Текст
========================================

Мы сейчас в преддверии весны, и в развороченном неубранном саду, трогательно презирая все неустройства жизни, вознесся пахучий синий гиацинт. <…>
Журушка в ясные дни бродит по саду и всё почему-то закидывает головку, глядя в небо.
Снов удивительных давно не было, но зато многие, что были, перешли в стихи. Пребывание с Анной Андреевной словно приподняло какие-то шлюзы, и стихи во множестве заполняли жизнь.
Женичка, пришли мне имя, отчество Поливанова и его адрес. Я куда-то дела его письмо. Я в ближайшее время выполню его просьбу и пришлю всё, что он просил.
Вот всё, что я могу тебе написать. Да, вот, Миша М. дома в Ленинграде[365]. Говорил со мной по телефону. Я ужасно рада за его мать и за него, конечно.
Как-то вы все, мои родные, в московской круговерти? Нужно ли говорить, как мне хочется вас повидать? Не теряю надежды. Мой знакомый трубадур приезжал ко мне на день рождения. А вы наполовину ближе, и есть на свете такая махина, называемая аэробус. Очень вместительна. И ничем-то я вас не смогу порадовать, кроме прекрасного солнца, сада и своей любовью. Крепко вас всех целую. Будьте благословенны, мои дорогие.

========================================

Задание
Какой цветок, согласно тексту, вознесся в неубранном саду в преддверии весны? Данные для работы не нужны.

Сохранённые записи
========================================

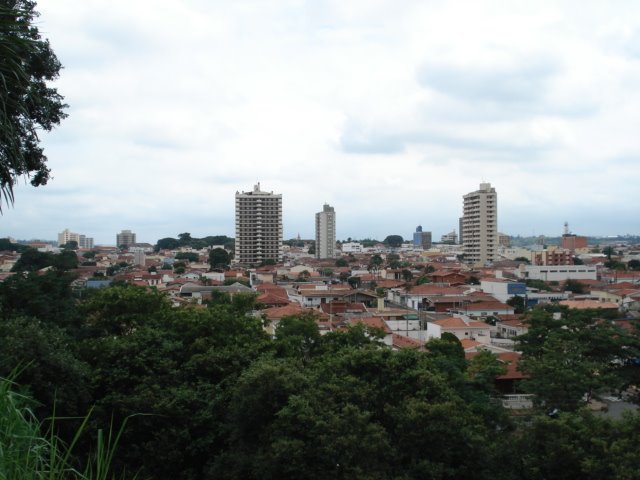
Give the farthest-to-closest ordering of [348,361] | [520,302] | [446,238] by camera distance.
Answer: [446,238], [520,302], [348,361]

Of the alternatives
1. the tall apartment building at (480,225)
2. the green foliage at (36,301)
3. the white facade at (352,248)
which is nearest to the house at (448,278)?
the tall apartment building at (480,225)

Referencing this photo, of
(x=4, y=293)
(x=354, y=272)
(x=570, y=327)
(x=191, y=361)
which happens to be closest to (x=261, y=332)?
(x=191, y=361)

========================================

Решение
Пахучий синий гиацинт.